The Env represents the environment; it is intended as a way of managing and accessing state about your specific application, such as color schemes, localized strings, and other resources.

The Env is created when the application is launched, and is passed down to all widgets. The Env may be modified at various points in the tree; values in the environment can be overridden with other values of the same type, but they can never be removed. If something exists in the Env at a given level of the tree, it will exist for everything 'below' that level; that is, for all children of that widget.

Keys, Values, and themes

The most prominent role of Env is to store a set of typed keys and values. The Env can only store a few types of things; these are represented by the Value type, which looks like this:

pub enum Value {
    Point(Point),
    Size(Size),
    Rect(Rect),
    Insets(Insets),
    Color(Color),
    Float(f64),
    Bool(bool),
    UnsignedInt(u64),
    String(ArcStr),
    Font(FontDescriptor),
    RoundedRectRadii(RoundedRectRadii),
    Other(Arc<dyn Any + Send + Sync>),
}

The only way to get an item out of the Env is with a Key. A Key is a combination of a string identifier and a type.

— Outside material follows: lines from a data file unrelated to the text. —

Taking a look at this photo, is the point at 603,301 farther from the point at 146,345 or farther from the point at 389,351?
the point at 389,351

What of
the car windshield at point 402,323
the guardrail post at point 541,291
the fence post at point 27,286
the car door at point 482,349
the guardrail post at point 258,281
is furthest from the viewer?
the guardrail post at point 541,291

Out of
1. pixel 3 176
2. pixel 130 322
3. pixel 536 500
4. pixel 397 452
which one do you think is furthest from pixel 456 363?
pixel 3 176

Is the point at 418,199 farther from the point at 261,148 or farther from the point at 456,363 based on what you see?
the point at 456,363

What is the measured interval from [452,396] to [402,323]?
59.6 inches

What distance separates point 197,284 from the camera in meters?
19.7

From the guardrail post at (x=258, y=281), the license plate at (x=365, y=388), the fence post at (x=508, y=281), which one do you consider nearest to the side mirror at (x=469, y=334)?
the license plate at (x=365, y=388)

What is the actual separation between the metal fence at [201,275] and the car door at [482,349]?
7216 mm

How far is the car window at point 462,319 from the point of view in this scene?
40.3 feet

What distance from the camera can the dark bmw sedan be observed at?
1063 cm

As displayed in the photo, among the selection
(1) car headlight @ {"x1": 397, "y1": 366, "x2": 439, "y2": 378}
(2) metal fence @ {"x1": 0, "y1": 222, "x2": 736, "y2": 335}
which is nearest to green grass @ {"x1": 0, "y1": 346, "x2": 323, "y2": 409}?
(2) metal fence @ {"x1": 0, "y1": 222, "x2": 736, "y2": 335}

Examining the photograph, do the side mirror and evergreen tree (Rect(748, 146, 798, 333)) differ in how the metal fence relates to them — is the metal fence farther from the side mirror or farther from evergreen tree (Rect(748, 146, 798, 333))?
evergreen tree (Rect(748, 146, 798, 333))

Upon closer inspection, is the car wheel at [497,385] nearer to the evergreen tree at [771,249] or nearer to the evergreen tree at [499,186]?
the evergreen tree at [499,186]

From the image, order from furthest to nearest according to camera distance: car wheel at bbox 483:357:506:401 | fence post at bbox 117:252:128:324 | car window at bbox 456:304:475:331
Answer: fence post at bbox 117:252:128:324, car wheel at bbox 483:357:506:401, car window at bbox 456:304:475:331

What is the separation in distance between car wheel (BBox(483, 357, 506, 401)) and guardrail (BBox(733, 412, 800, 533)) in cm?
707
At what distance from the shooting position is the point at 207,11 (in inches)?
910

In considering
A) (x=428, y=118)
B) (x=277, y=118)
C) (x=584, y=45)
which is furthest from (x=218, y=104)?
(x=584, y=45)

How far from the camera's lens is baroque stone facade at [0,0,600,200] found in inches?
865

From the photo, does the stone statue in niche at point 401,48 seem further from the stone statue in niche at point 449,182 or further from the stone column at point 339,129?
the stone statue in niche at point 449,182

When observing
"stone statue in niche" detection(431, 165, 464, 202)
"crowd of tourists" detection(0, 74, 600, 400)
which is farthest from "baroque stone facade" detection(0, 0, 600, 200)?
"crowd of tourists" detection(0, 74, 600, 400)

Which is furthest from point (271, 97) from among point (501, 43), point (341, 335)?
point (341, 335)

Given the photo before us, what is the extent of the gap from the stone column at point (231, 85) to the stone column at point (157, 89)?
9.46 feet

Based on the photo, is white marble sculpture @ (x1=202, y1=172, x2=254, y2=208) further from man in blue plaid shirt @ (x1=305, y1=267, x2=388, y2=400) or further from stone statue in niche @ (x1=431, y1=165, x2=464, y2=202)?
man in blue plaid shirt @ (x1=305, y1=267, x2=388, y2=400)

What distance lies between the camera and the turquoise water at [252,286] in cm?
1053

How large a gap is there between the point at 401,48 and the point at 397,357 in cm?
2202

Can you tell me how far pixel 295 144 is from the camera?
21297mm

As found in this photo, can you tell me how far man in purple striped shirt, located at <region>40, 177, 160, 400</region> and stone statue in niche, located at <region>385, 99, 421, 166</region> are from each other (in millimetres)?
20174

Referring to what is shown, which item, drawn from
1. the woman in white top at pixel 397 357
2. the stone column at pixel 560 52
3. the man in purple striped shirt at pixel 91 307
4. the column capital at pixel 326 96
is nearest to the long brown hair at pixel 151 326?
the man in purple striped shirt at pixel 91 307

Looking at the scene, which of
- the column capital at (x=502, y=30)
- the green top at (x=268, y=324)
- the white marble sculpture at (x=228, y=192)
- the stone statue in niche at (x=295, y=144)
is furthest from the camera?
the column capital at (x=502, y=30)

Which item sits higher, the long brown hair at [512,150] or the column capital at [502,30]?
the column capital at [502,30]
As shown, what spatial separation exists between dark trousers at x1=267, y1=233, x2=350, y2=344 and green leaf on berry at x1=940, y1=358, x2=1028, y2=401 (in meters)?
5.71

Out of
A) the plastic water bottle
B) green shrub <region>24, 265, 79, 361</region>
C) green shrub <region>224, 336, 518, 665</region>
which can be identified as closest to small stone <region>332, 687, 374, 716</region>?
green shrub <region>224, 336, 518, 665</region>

You can think of this as strict types, enforced at runtime. It is the programmer's responsibility to ensure that the key used to get a value has the same type as the one used to set it. The API is aggressive about checking for misuse, and many methods will panic if anything is amiss. In practice this shouldn't almost never happen if you follow these guidelines:

  1. Keys should be consts with unique names. If you need to use a custom key, you should declare it as a const, and give it a unique name. By convention, you should namespace your keys using something like reverse-DNS notation, or even just prefixing them with the name of your app.

    const BAD_NAME: Key<f64> = Key::new("height");
    const GOOD_NAME: Key<f64> = Key::new("com.example.my-app.main-view-height");
  2. Keys must always be set before they are used. In practice this means that most keys are set when your application launches, using AppLauncher::configure_env. Once a key has been added to the Env, it cannot be deleted, although it can be overwritten.

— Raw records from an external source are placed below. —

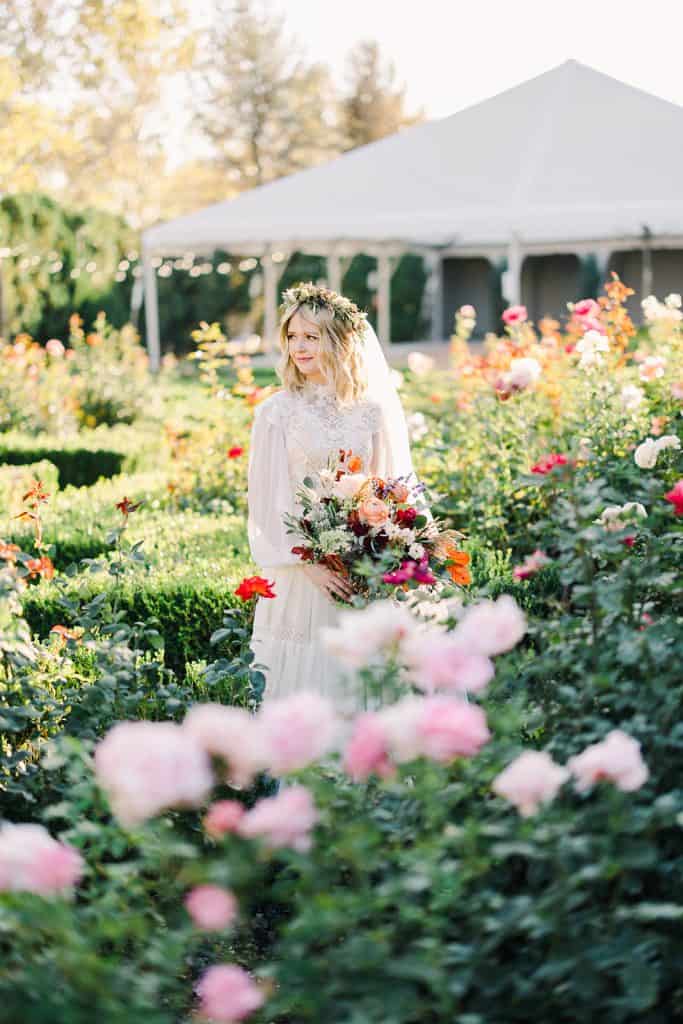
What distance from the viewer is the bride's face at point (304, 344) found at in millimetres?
3541

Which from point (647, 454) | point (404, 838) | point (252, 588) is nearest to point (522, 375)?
point (647, 454)

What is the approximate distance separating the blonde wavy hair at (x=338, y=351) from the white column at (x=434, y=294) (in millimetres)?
23023

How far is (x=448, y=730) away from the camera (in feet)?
5.17

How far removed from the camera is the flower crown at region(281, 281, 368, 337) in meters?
3.56

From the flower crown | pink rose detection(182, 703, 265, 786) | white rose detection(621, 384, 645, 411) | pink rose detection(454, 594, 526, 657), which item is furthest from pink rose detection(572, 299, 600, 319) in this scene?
pink rose detection(182, 703, 265, 786)

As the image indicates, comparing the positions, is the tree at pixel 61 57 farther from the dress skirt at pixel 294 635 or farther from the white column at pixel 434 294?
the dress skirt at pixel 294 635

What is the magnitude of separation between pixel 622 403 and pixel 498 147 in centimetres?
410

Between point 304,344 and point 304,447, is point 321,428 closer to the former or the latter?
point 304,447

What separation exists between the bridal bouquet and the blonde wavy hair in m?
0.28

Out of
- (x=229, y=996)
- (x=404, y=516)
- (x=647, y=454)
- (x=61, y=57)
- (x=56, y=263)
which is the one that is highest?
(x=61, y=57)

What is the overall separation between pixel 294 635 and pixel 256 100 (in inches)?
1413

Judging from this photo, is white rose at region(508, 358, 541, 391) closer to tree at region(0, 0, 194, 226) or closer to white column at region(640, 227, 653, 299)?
tree at region(0, 0, 194, 226)

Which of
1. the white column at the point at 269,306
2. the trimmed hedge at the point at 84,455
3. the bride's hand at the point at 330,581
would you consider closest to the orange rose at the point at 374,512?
the bride's hand at the point at 330,581

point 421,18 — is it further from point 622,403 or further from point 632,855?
point 632,855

  3. Values can only be overwritten by values of the same type. If you have a Key<f64>, assuming that key has already been added to the Env, you cannot replace it with any other type.

Assuming these rules are followed, Env should just work.

KeyOrValue

Druid includes a KeyOrValue type that is used for setting certain properties of widgets. This is a type that can be either a concrete instance of some type, or a Key that can be used to get that type from the Env.

const IMPORTANT_LABEL_COLOR: Key<Color> = Key::new("org.linebender.example.important-label-color");
const RED: Color = Color::rgb8(0xFF, 0, 0);

fn make_labels() {
    let with_value = Label::<()>::new("Warning!").with_text_color(RED);
    let with_key = Label::<()>::new("Warning!").with_text_color(IMPORTANT_LABEL_COLOR);
}

EnvScope

You may override values in the environment for a given widget (and all of its children) by using the EnvScope widget. This is easiest when combined with the env_scope method on WidgetExt:

fn scoped_label() {
    let my_label = Label::<()>::new("Warning!").env_scope(|env, _| {
        env.set(druid::theme::TEXT_COLOR, Color::BLACK);
        env.set(druid::theme::TEXT_SIZE_NORMAL, 18.0);
    });
}

Localization

Localization is currently half-baked.

The Env contains the localization resources for the current locale. A LocalizedString can be resolved to a given string in the current locale by calling its resolve method.